WORK REQUEST
According to the workout journal thread, what is scheduled for Thursday in the weekly plan?

** EXCERPT TO READ follows **

# IGOR's WORKOUT JOURNAL!!



## Igor55 (Feb 5, 2006)

Hey guys i decided to make one of these journals, that I will try to keep updated daily hopefully. I hope to compete in a competition in october later this year. Pretty soon I'm going to start eating better and workout more efficiently to reach my physique for the show hopefully. If i don't feel ready by the time the show rolls around, I guess I'll have to bail and hit the next one, but for now I'm trying to stay motivated to achieve my october goal. I will post my workout plan tomorrow after school. I appreciate any support and advice. Advice is one thing I need alot of, because I'm new to show preperations and whatnot. Well for now I'm going to read some threads and hit the sack. 
Looking forward to all your advice and support.


----------



## Igor55 (Feb 6, 2006)

Woke up this morning, had a bologne sandwich with 3 slices of bologne 4 nice thick slices of lettuce, and a cup of milk to go along. Before i ran out the door to go to school, i took a double shot of ON protein with 2 cups of milk. At school I ate a chicken sandwich, PB&J sandwich and 2 cartons of skim-milk (only milk i drink). Just got home had some beans and loaf of bread with pickels.  Feeling pretty sore from previous tricep and leg workout, so not going so hard on other muscle groups today. 

Status: Day off. Letting body rest up for shoulder workout tomorrow.

Monday-Rest
Tuesday-*Shoulders* + 30min cardio
Wednesday-*Chest* + 30min cardio
Thursday-*Biceps* + 30min cardio
Friday- *Back* + Ab workout and 10 min cardio
Saturday-*Triceps* + Abs + 10-25min cardio
Sunday-30min cardio

For now im trying to drop some weight for the summer, so trying to throw in lots of cardio. This plan will as weeks progress, to keep the body from getting too used to one thing. I am willing to put 110% down to making this whole new cardio plan workout. 
I will be from now on recording all my workouts, as well as diet, so I can pinpoint my weaknesses,, As i said I'm looking forward to entering a Show in October of this Year. 

Well for now have to go to rest a little and then work  

Looking forward to updating this often.


----------



## LexusGS (Feb 6, 2006)

Looks pretty good.
why not do this though? chest/tris...chest/bi's...back/bi's...back/tris?
Why you got all that seperated like it? it would be better to use compound movements imo. Good Shit though.


----------



## Igor55 (Feb 6, 2006)

LexusGS said:
			
		

> Looks pretty good.
> why not do this though? chest/tris...chest/bi's...back/bi's...back/tris?
> Why you got all that seperated like it? it would be better to use compound movements imo. Good Shit though.



I've been doing this for as long as I can remember, and it seems to be working very well...reason chest/bi's is no good is cuz ill hit the chest first and wear out my tri's by time i got a good chest workout....then when it comes time to isolate the tri's i got nothing..they already worn out little and just no energy to work them... doing each muscle group daily for about 1.5-2hrs seems to work well...Ikd though mite try something else to try shockin the body, hopefully increasing muscle mass. But yeah i was considering back/bi's workout,,,mite join those together this week, still thinking about.. For now its 1120pm here,, school at 6 so i gotta hit the protein shake and sleep.


----------

** End of EXCERPT TO READ **
** INFORMATION follows **

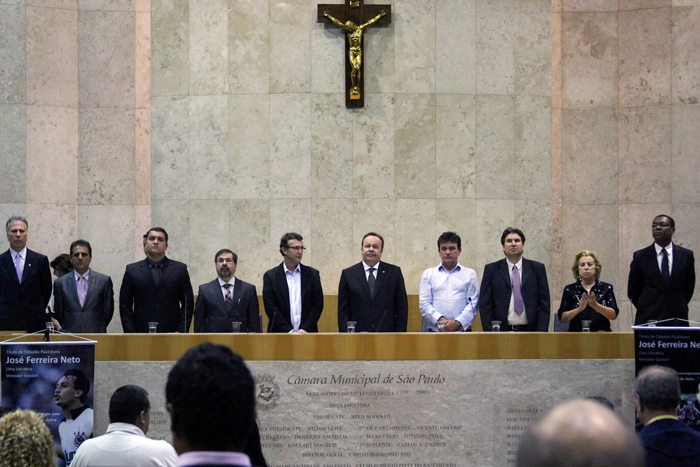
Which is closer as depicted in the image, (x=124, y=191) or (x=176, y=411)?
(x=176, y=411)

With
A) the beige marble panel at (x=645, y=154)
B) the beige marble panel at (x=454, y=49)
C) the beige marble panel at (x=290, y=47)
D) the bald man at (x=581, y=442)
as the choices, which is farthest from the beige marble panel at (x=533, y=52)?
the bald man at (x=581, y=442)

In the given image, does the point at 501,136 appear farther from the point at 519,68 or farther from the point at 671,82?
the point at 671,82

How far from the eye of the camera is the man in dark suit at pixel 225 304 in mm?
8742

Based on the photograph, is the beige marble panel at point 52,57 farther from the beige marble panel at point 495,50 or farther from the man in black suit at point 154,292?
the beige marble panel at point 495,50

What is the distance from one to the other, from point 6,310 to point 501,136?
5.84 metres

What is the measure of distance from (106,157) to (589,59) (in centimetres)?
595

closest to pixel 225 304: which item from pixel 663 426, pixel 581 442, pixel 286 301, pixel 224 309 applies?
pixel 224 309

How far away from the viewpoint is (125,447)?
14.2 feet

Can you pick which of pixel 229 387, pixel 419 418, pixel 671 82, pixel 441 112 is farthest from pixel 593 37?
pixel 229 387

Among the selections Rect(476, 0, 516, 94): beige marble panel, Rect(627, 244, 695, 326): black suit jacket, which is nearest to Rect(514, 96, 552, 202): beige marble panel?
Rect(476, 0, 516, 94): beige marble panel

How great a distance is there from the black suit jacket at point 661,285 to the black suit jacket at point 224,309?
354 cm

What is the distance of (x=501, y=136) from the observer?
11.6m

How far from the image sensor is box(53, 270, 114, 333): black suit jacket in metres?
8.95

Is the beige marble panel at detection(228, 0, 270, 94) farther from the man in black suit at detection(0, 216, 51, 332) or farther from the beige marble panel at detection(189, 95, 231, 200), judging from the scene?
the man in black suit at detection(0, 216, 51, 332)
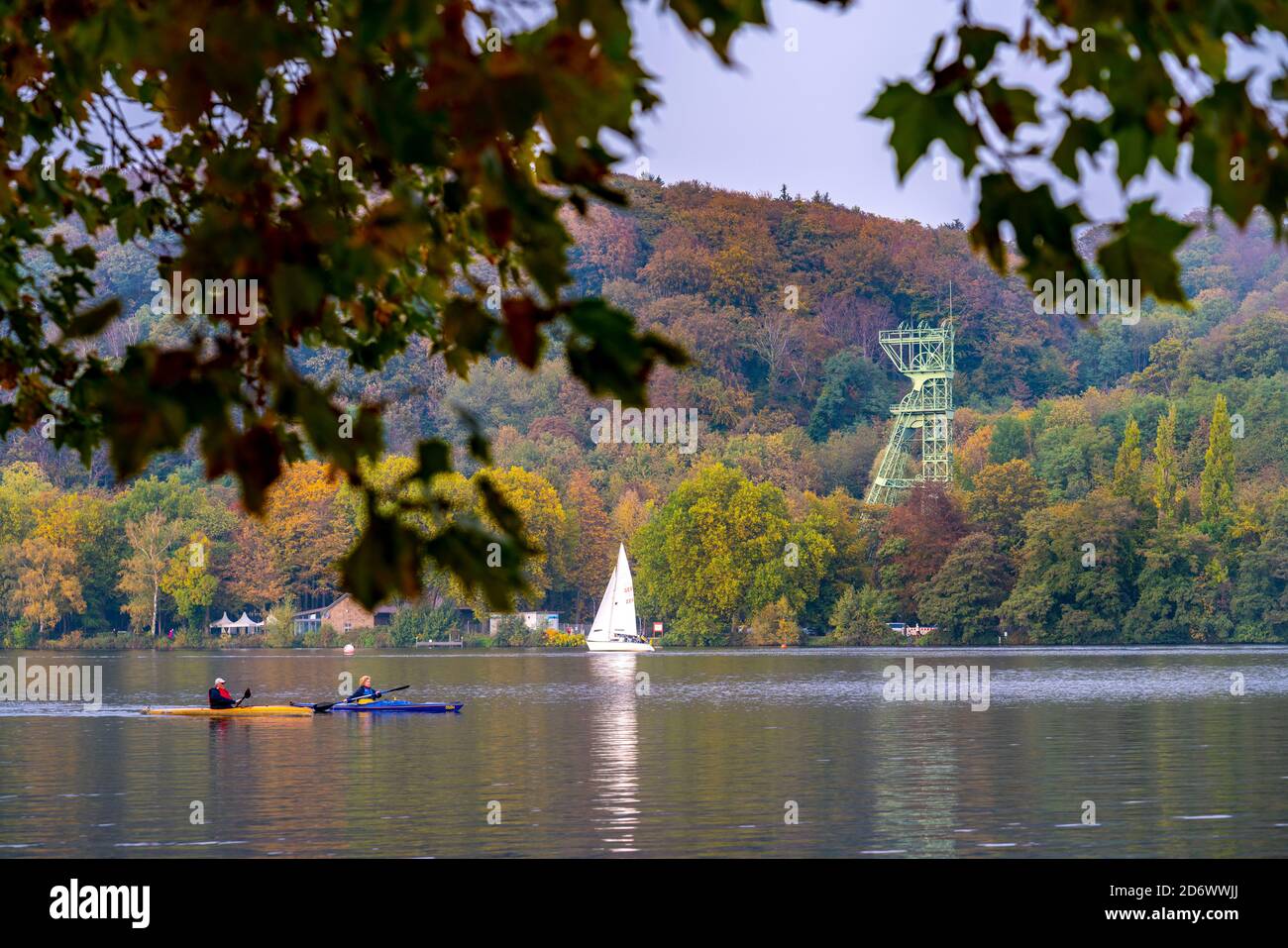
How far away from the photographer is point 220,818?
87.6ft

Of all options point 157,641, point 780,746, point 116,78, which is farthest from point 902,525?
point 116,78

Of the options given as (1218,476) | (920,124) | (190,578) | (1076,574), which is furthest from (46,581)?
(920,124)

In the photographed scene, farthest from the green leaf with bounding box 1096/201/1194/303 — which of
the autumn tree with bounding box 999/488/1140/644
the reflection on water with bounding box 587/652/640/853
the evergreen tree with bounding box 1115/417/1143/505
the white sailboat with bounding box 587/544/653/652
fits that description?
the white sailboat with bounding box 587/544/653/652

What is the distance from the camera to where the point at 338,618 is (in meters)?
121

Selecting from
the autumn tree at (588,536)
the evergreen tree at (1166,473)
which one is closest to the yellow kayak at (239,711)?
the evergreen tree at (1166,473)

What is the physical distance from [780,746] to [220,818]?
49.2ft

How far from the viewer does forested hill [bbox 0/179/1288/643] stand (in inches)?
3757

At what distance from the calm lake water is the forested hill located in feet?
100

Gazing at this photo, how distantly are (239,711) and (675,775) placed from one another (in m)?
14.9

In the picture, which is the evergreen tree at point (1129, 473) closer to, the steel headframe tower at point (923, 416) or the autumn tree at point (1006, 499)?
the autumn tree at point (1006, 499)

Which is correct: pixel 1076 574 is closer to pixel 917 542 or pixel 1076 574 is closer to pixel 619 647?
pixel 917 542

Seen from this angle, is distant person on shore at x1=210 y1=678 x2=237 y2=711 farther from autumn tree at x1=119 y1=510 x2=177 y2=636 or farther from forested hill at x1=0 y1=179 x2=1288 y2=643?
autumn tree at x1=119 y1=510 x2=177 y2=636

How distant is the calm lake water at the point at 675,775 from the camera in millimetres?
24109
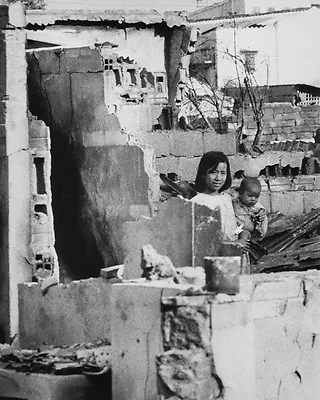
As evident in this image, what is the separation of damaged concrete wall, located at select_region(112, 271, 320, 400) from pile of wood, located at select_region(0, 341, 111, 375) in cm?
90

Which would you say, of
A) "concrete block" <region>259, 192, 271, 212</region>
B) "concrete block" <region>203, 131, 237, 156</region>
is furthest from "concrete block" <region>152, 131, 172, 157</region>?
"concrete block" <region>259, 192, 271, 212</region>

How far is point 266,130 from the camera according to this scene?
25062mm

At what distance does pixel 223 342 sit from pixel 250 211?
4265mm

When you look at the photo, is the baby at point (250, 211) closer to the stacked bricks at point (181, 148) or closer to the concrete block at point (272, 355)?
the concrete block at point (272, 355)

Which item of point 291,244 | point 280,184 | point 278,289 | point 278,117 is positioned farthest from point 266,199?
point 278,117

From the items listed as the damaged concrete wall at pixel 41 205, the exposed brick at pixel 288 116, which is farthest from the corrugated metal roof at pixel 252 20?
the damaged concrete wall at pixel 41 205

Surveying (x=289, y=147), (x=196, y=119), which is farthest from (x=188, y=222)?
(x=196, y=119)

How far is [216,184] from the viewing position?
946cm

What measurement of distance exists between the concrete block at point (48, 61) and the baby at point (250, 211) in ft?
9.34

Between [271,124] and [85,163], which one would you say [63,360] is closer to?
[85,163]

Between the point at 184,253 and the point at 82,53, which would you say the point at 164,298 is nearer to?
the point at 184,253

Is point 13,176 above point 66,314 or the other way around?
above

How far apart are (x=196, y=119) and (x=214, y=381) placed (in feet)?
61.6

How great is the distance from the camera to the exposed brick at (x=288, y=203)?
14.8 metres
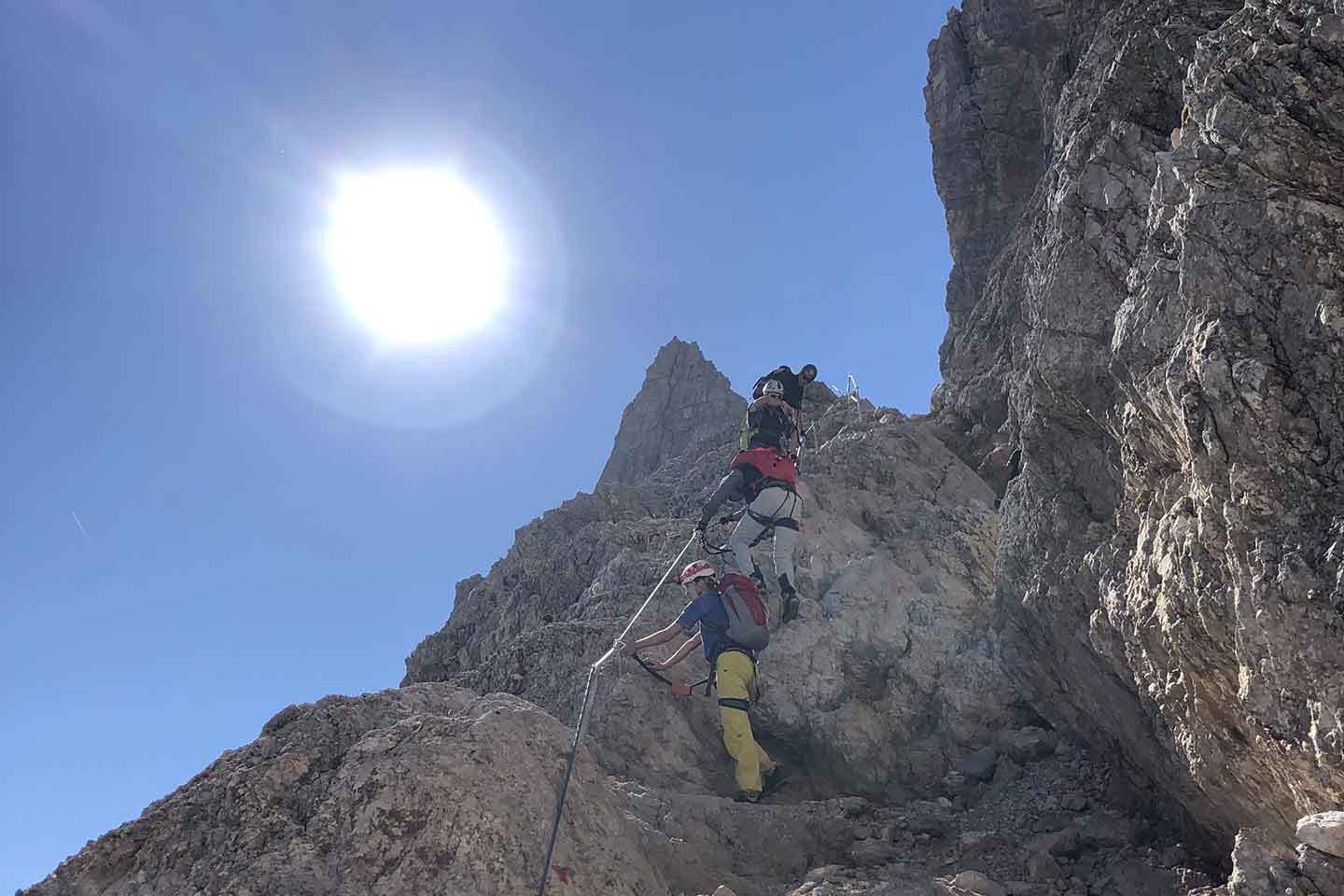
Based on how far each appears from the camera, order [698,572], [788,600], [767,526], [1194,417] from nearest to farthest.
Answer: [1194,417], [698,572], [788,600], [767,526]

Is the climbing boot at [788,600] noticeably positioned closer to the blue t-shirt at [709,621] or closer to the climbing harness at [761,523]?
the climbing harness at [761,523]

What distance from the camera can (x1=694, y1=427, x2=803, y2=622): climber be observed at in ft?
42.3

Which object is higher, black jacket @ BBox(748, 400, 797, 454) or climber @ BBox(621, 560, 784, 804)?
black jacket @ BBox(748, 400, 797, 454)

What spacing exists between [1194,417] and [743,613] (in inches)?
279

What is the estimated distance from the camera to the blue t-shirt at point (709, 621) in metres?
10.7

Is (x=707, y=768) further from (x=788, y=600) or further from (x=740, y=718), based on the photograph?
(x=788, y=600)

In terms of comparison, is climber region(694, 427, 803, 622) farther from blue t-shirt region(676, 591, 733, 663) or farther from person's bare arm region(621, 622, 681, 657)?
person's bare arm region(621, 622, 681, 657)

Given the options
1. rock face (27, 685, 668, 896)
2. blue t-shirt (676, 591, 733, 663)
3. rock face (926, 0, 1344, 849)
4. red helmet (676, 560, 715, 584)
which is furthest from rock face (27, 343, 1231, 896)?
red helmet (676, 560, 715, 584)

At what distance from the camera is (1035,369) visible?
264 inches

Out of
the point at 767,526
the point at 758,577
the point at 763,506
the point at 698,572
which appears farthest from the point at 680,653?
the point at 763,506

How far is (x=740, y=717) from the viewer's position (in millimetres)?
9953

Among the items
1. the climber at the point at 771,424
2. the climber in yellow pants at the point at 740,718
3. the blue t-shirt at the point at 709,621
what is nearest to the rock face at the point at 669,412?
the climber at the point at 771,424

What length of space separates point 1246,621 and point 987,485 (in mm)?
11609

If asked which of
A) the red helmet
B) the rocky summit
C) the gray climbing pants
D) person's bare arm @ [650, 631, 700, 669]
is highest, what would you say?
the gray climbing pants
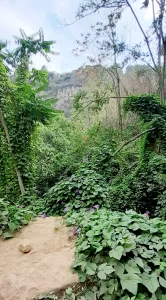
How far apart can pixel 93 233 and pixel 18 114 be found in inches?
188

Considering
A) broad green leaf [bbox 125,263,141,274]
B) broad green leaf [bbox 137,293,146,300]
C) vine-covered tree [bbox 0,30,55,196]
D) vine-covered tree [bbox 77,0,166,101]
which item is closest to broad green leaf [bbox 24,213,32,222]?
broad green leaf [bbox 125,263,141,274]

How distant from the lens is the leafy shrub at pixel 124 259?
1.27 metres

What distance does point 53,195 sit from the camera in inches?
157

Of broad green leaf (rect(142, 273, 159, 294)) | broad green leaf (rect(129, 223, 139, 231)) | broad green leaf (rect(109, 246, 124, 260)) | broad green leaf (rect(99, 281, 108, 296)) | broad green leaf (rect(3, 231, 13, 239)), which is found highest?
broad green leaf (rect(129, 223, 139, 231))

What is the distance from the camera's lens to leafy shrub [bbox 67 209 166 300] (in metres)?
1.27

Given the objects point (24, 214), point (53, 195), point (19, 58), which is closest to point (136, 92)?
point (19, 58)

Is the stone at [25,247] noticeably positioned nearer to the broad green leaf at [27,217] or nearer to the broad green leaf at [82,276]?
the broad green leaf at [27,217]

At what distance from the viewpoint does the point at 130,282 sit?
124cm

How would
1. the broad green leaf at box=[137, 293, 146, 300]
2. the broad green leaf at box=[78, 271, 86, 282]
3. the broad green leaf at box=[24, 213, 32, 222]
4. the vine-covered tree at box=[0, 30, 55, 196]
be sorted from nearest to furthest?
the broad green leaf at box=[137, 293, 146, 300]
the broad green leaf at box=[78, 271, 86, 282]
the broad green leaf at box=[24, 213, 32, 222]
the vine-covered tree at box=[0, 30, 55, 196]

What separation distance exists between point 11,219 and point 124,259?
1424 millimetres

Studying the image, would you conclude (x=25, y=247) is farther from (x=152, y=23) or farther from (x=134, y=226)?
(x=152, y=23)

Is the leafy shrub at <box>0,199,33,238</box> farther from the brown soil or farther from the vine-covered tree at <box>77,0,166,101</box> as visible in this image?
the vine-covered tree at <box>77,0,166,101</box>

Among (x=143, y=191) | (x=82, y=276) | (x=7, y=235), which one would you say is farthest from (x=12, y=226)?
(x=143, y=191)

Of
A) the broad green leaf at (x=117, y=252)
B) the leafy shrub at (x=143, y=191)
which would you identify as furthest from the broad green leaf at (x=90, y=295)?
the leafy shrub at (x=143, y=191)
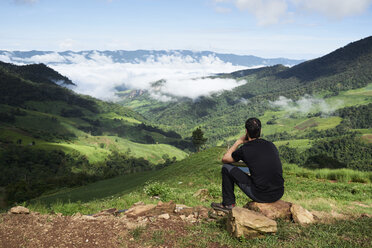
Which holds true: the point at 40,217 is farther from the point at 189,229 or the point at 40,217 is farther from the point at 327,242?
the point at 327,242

** End of INFORMATION **

OUTPUT FOR THIS TASK
Biceps plus 30 minutes of cardio.